Meta's (lack of) Agency
Back in 2018, Mark Zuckerberg wrote on Facebook:
“One of our big focus areas for 2018 is making sure the time we all spend on Facebook is time well spent.
…recently we've gotten feedback from our community that public content -- posts from businesses, brands and media -- is crowding out the personal moments that lead us to connect more with each other.
It's easy to understand how we got here. Video and other public content have exploded on Facebook in the past couple of years. Since there's more public content than posts from your friends and family, the balance of what's in News Feed has shifted away from the most important thing Facebook can do -- help us connect with each other.
…I want to be clear: by making these changes, I expect the time people spend on Facebook and some measures of engagement will go down.”
During 2018-20 period, one KPI Meta (then Facebook) often used to mention in earnings calls is MSI or Meaningful Social Interaction which prioritizes social interactions over passive consumption of content.

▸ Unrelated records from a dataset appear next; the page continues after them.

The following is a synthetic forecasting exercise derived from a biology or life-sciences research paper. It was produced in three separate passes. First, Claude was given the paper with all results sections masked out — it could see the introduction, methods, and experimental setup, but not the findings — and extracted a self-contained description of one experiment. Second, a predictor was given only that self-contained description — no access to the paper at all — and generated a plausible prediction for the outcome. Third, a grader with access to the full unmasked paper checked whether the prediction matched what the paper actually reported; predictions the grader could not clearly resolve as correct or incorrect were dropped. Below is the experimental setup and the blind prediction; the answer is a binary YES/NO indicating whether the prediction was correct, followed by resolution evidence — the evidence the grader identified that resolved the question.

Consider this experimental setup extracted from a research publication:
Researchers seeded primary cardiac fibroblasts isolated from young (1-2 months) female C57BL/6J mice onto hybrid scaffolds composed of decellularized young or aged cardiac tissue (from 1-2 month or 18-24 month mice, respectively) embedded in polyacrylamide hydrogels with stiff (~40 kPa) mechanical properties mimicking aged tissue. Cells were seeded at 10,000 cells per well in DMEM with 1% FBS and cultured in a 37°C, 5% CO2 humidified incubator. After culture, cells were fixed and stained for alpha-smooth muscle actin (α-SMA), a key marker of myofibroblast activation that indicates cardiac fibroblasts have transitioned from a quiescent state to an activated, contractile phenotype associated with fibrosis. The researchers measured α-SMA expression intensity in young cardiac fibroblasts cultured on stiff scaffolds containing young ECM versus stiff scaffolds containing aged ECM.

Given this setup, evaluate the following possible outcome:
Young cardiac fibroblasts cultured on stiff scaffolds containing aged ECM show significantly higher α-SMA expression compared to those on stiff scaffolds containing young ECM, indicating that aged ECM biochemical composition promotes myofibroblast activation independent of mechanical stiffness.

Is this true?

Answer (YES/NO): YES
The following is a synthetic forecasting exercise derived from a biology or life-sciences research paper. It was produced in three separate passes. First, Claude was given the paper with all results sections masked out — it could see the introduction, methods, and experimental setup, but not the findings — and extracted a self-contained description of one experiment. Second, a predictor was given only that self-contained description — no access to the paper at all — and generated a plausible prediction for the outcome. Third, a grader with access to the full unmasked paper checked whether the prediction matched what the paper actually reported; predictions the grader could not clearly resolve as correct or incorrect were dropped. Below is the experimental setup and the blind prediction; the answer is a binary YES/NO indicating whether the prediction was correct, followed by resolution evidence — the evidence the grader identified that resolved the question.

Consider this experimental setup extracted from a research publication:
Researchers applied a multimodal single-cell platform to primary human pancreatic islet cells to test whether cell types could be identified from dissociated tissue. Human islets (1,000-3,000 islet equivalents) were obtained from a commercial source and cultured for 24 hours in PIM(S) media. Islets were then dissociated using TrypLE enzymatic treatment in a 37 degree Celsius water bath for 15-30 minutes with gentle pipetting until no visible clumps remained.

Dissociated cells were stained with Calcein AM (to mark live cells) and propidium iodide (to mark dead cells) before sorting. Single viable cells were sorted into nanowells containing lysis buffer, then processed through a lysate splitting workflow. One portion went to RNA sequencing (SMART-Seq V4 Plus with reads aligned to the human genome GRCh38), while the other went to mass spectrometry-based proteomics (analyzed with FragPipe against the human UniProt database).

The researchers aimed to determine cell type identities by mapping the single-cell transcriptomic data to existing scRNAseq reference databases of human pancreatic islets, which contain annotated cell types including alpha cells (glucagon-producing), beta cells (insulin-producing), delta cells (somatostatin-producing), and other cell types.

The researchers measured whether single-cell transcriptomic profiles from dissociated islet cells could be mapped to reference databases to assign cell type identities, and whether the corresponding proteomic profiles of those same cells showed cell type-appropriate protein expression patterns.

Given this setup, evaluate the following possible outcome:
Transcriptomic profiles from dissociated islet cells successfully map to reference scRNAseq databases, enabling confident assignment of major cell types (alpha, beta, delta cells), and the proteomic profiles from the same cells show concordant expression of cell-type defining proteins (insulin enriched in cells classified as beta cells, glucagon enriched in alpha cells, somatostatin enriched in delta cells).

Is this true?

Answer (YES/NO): YES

It is, of course, quite rare for a business to knowingly pursue a strategy that will certainly harm both their top and bottom line in the near term in the hope that it may yield long-term benefits. This was also perhaps indicative of Meta’s level of comfort of their own position in consumers lives to the extent that they wanted to exert how their users should spend their time. Meta thought connection is the long-term moat and if they can build more meaningful interactions through Meta’s properties, that should lead to long-term relevance of its business even if it means some short-term sacrifices in top and bottom line.

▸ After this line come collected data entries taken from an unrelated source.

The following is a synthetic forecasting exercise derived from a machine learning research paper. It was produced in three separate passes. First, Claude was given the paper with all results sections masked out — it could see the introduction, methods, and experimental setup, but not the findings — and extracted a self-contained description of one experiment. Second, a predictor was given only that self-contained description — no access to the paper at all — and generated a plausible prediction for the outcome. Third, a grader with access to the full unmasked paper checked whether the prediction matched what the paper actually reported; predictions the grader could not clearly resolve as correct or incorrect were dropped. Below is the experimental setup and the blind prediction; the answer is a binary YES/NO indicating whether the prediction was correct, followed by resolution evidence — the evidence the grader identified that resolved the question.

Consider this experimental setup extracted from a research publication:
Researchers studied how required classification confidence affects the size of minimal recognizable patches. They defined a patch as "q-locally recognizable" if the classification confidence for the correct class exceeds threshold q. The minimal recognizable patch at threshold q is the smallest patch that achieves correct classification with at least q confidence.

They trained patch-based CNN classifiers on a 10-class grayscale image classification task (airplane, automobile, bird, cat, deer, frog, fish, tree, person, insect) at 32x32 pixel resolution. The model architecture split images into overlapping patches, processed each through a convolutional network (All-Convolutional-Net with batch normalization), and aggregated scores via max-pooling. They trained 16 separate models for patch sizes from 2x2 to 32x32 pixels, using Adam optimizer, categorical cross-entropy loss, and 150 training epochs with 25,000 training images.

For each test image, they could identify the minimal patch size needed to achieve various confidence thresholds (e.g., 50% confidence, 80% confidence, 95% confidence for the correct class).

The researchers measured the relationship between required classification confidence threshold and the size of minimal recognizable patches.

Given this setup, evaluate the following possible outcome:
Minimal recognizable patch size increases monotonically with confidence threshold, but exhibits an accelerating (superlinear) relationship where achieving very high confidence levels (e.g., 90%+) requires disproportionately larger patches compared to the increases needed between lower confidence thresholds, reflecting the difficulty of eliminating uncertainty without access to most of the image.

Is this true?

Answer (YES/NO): NO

However, the promised benefits in the long-term were far more uncertain than even Meta perhaps appreciated. The attention landscape is just too volatile to “model” the financials with very high confidence. You could go back to 2010 and worry about Meta’s transition to mobile. Even in 2015, you could be understandably a bit worried if someone told you that the two most interesting formats for the “next five years” would be ephemeral stories and short-form videos and both of them would be invented by Meta’s competitors which would force Meta to play catch-up.
Even in 2021 when TikTok threat was way more apparent, majority of Facebook feed consisted of content from your friends and people you chose to follow. While looking at a chart like this, I used to be deeply concerned about a major risk Meta faces. Meta doesn’t publish this data, but I suspect if we could see content posted on feed per MAU per month over time, it is likely to be in secular decline. So, if Meta doesn’t have enough content to fill our feeds to keep it engaging, will we really spend much time on Meta’s apps in the long run?

A lot of people look at big tech companies and overestimate how much agency these companies have over our lives. I think what is perhaps likely much closer to reality is these companies, especially Meta are in the business of very closely observing our own behavior and then trying their bloody best to serve our own preferences. To the extent they fail to do this job well, the users still have plenty of agency to go elsewhere to satisfy their preference.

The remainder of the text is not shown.